TASK GOAL: Resume the text on Camp Seminole and Watonala Lodge, picking up right after its last sentence.

A Brownsea-22 training course was held on the grounds of the new camp in 1982, before any structures or other improvements had been made. Several council camporees were conducted on the grounds before Camp Seminole was fully operational.

In June 1986, Camp Seminole was declared officially "open" when the Pushmataha Area Council summer camp was held there for the first time.

===Facilities===
Camp Seminole has a dining hall that seats 200 people, a 12 acre lake, nine camp sites, a C.O.P.E. Lodge, an activity field, a shooting sports arena, an obstacle course, numerous open shelters, an environmental center, the Chakchiuma Nature Trail, a trading post, and the Nita Chito Scout Museum.

Roads on the camp are mainly of red clay gravel construction.

===Activities===
Camp Seminole is primarily a Boy Scout camp, and is used for camporees, summer camps, Scout leader training, Cub Scout campouts, and other Boy scout related events.

The camp is also used to house Habitat for Humanity volunteers, for land navigation training by local National Guard and R.O.T.C. units, for Mississippi Hunter Safety Education Training, for Red Cross CPR and First Aid Training sessions, and other community and civic events.

===Topography===
The grounds of Camp Seminole average 230 ft above sea level.

===Climate===
The climate at Camp Seminole is considered temperate. Winter temperatures rarely drop below freezing, and summer temperatures reach their peak in July and August, when it can reach 95-100 degrees Fahrenheit (35-38 degrees Celsius). The rainy season is early December through late March. Rainfall averages 62" annually.

==Watonala Lodge==

The Order of the Arrow is represented by the Watonala Lodge. It supports the Scouting programs of the council through leadership, camping, and service.

===History===
On September 1, 1939, five adult Boy Scout leaders from the Pushmataha Area Council attended an Order of the Arrow Area Fellowship in Birmingham, Alabama, and learned about the purpose and mission of the Order. Upon returning to the Pushmataha Area Council, an application for a charter was submitted to the National Order of the Arrow office. The initial charter was issued in the latter part of September, 1939.

When the initial charter was issued, it was issued in the name of the local council, as Pushmataha Lodge. In January, 1942, Pushmataha Lodge chose its Native American name, Watonala Lodge. In the Choctaw language, Watonala means "white egret", or "white water bird".

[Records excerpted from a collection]
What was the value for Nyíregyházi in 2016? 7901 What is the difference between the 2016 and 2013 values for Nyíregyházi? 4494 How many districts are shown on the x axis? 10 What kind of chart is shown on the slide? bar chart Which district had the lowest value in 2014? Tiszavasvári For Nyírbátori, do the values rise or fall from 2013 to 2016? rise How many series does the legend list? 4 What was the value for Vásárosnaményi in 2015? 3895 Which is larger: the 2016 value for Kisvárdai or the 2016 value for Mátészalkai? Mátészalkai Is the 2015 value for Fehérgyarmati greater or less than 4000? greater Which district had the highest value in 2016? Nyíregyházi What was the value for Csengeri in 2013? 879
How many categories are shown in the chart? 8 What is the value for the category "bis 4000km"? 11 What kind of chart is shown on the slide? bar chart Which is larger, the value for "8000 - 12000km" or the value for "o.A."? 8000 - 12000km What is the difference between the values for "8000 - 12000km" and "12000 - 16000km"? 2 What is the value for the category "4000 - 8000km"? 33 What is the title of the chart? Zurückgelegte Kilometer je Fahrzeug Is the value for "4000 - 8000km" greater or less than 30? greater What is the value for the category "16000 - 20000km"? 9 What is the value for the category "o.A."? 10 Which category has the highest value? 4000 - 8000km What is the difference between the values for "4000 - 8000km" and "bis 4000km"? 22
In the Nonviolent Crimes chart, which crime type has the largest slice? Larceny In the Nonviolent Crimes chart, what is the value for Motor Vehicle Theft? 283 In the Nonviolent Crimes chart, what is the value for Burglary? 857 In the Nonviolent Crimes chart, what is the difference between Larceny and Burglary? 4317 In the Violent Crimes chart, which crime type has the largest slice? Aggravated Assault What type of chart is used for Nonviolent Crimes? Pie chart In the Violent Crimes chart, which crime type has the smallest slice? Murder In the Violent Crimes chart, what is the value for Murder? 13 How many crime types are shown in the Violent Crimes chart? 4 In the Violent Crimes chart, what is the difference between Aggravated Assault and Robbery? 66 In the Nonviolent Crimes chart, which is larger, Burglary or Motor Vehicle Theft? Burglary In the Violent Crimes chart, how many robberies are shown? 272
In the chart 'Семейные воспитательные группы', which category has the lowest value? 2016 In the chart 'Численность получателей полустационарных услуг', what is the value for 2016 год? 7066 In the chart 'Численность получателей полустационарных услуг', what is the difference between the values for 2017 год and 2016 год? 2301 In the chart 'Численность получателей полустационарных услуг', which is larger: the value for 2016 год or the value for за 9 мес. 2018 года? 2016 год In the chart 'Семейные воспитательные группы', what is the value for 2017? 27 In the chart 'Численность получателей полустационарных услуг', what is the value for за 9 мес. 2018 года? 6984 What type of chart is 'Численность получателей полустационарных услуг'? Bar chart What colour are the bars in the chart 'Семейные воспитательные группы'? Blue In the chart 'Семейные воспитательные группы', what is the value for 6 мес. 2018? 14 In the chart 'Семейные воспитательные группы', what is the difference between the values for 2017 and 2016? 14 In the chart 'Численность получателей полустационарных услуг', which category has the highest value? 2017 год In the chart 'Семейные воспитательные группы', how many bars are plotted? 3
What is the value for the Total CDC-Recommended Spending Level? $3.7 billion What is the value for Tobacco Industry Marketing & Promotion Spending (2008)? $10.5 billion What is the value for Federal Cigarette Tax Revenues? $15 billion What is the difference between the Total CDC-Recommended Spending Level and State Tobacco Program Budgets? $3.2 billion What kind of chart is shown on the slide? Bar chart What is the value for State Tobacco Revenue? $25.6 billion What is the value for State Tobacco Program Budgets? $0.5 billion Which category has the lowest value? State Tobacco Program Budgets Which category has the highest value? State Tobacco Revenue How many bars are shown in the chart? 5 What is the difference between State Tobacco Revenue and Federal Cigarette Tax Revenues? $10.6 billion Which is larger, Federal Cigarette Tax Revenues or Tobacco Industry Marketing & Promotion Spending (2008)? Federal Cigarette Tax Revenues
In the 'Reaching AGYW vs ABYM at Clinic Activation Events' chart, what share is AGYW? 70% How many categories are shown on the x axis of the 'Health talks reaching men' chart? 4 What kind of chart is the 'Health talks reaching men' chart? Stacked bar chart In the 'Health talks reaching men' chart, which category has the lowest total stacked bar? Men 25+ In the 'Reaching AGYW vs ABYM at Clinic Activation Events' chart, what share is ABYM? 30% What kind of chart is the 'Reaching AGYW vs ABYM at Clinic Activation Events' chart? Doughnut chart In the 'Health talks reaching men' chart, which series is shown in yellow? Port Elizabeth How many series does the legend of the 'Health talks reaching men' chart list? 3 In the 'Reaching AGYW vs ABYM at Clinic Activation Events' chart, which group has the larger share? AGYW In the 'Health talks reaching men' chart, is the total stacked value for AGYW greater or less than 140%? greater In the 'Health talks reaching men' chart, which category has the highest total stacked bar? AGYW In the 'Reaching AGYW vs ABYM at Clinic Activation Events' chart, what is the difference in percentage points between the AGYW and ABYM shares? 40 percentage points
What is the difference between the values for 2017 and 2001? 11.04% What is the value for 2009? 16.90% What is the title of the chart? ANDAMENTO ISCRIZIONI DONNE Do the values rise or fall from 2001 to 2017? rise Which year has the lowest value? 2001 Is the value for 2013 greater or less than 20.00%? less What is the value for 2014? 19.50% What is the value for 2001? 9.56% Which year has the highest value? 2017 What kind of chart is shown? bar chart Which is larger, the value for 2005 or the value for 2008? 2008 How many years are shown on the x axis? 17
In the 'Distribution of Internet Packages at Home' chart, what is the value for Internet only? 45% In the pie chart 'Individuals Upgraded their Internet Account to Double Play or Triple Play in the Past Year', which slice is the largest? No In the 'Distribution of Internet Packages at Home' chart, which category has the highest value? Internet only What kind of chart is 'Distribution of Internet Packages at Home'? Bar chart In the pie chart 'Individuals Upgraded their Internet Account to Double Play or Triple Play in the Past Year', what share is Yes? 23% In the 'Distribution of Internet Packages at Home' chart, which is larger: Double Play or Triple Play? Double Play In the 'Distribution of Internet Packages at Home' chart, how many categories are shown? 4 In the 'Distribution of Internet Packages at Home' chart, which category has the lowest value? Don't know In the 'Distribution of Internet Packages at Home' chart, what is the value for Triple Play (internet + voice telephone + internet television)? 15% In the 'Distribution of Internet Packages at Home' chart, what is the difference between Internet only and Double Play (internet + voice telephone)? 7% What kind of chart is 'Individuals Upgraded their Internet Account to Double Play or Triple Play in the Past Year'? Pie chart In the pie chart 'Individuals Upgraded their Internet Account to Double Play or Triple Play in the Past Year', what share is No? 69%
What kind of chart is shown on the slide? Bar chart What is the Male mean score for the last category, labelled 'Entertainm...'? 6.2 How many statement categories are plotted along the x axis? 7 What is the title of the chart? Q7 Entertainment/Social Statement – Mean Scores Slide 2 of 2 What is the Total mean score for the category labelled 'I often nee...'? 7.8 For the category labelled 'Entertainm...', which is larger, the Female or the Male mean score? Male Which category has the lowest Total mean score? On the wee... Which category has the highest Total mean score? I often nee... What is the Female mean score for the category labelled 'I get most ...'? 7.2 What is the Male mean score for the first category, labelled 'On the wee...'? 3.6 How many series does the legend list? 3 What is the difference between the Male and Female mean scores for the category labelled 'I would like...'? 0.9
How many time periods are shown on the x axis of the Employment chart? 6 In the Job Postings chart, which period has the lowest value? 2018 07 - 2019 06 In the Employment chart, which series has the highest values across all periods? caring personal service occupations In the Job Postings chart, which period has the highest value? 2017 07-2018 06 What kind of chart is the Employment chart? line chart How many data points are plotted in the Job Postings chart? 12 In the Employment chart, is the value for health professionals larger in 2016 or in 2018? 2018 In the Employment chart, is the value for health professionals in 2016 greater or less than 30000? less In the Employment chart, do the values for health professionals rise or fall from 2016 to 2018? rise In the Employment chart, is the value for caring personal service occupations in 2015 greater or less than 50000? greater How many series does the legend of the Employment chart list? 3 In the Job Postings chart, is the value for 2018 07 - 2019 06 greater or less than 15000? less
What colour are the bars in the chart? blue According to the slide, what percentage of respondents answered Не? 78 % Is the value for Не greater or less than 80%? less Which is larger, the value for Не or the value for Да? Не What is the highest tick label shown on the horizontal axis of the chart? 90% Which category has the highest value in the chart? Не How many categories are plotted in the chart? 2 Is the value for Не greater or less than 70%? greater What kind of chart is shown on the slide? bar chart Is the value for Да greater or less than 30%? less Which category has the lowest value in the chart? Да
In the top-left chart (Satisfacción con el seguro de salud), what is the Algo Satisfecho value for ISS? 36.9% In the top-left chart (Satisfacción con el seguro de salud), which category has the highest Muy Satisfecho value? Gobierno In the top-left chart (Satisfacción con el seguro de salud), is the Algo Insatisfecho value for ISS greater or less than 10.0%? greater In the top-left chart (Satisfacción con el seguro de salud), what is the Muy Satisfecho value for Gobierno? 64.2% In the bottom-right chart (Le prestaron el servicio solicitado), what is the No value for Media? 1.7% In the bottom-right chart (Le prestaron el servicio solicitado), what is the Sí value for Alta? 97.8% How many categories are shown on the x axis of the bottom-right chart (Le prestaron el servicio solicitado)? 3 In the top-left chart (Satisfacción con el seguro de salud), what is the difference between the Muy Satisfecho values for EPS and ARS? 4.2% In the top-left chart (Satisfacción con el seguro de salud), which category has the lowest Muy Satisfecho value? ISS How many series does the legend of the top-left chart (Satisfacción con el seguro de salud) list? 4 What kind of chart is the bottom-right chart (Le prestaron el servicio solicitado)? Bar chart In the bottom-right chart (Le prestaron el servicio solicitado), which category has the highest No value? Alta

FINAL ANSWER:
The first lodge event was held in the spring of 1940 at the Natchez Trace Game Preserve, near Houston, Mississippi. Lodge membership began to grow, as new Arrowmen were inducted during each council camporee. Membership slowed considerably during World War II, but resumed its pre-war growth during the few years immediately following World War II.

The founding of Watonala Lodge in 1939 is well documented, although there is an oral history that places the origin of the lodge ten years earlier, in 1929.

===Service===
Watonala Lodge devotes much of its service time to development and maintenance of their home camp, Camp Seminole, which is located five miles north of Starkville, Mississippi. The lodge also publishes an online "Where To Go Camping Guide" at www.Watonala.Org, aimed at helping other Boy Scouts and the general public find good places to camp, canoe, and hike.

===Memorabilia===
The dominant theme of most Watonala patches and memorabilia is its totem, the white egret. The totem is usually shown in profile, facing the viewer's left, and headed upward in flight. There are numerous variations of this design, with the totem image varying slightly with each new patch issue. The lodge issues a new lodge flap every two or three years, and sometimes issues specific patches for OA events, such as Conclave, National Order of the Arrow Conference (NOAC ), and service events.

Compared to many OA lodges, Watonala Lodge has always been comparatively small in membership numbers. This is due largely to being in a rural council having only ten counties. Because of smaller membership, the quantity of Watonala memorabilia available is usually smaller than most OA lodges.